Solana mainnet failures
On April 30, 2022, block production was interrupted for seven hours. As the team explained, heavy traffic caused consensus to stall. The validators ran out of memory and crashed due to “an enormous amount of inbound transactions (6 million per second)”. The incident was blamed on bots that attempted to win a new NFT.
The previous outage of this kind happened in September 2021. Not only was it longer (17 hours). Although the transaction request volumes were much lower, the network stopped functioning. The positive effect of the updates by the validator community is obvious.
Security is another prominent concern. In December 2021, the network suffered a serious DDoS interference, which caused its token to plunge. Such attacks aim to make a blockchain unusable by driving an insurmountable amount of traffic.
These risks have been mentioned by institutional investors like Grayscale, a major digital currency asset manager. Its December 2021 report highlighted cryptography imperfections that could make Solana vulnerable to such attacks.
Token distribution concerns
Some crypto experts note that Solana does not fully fit the definition of a decentralized network. According to the Messari report published on May 17th, 2021, almost half of all native tokens are held by three insiders:
- Venture Capital
- Solana developers
- Solana Labs
This model makes neutrality doubtful. In comparison, Ethereum allocated just 15% of ETH to insiders (the team, company, and VC).
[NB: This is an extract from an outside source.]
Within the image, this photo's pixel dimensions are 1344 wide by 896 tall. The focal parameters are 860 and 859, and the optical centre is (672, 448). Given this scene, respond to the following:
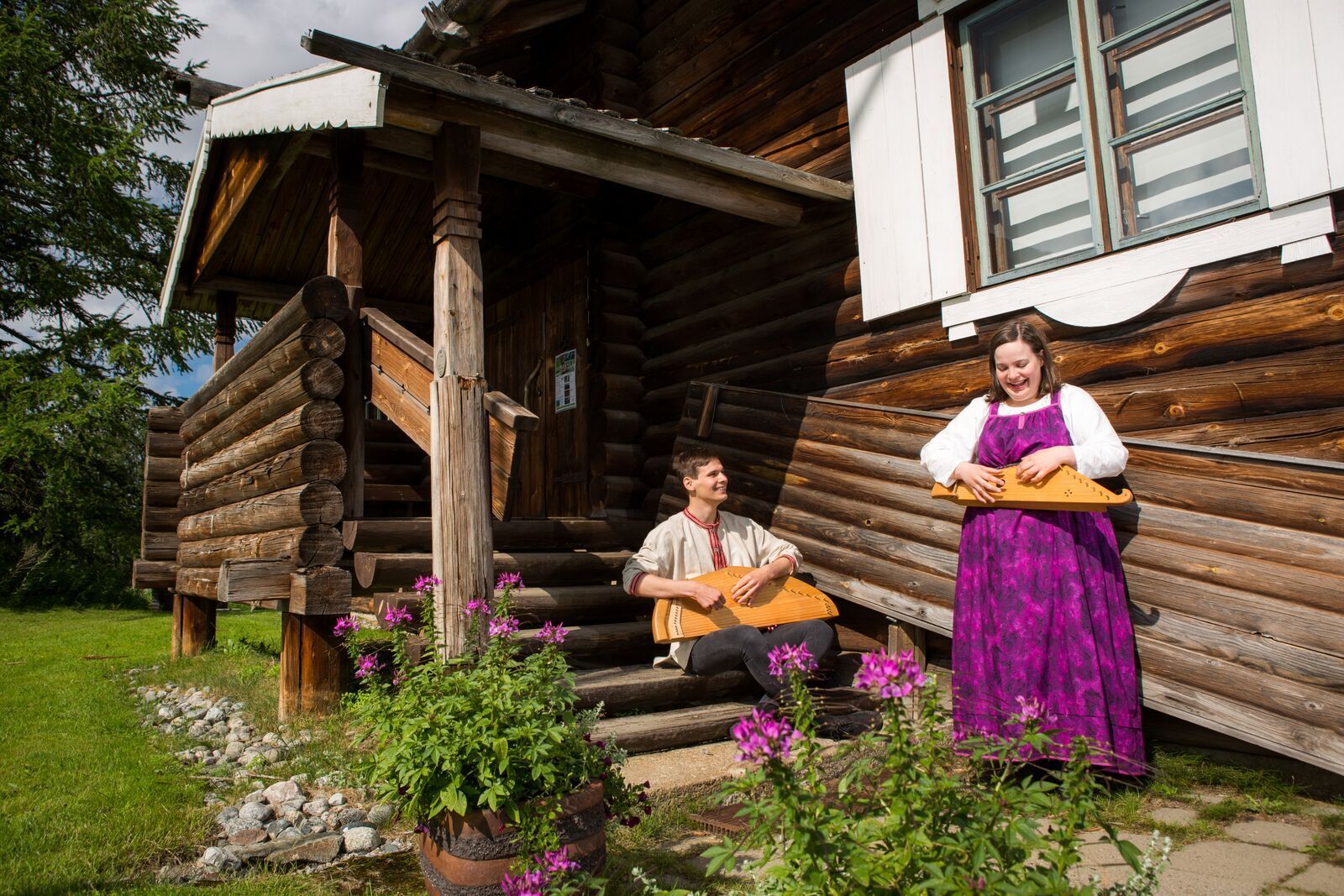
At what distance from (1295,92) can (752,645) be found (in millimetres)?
3289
Cardano provided 17%, while EOS allocated just 10%.
Solana has fewer validators than Ethereum – 1,447 nodes against 2,471. While this makes it faster, there is also less decentralization by default.
What’s more, the team is only planning to implement slashing. This mechanism, which is available on Ethereum, prevents validators from breaking the rules. It removes a portion of the stake when malicious behavior is detected.
Conclusion: Solana as smart contract network
Solana is a highly efficient and sustainable environment built on innovative technologies. It offers multiple benefits to creators of smart contracts, Dapps, and NFTs. It supports smart contracts without the EVM, allowing developers to use popular languages, Solana CLI, and existing SDKs to deploy impressive DeFi exchanges, games, and more.
On the downside, as a relatively young network, Solana has suffered a number of outages in the recent past. Its structure makes some skeptics wonder if centralization is at risk. Nevertheless, these caveats have not stopped the network’s dramatic growth, which is still evolving.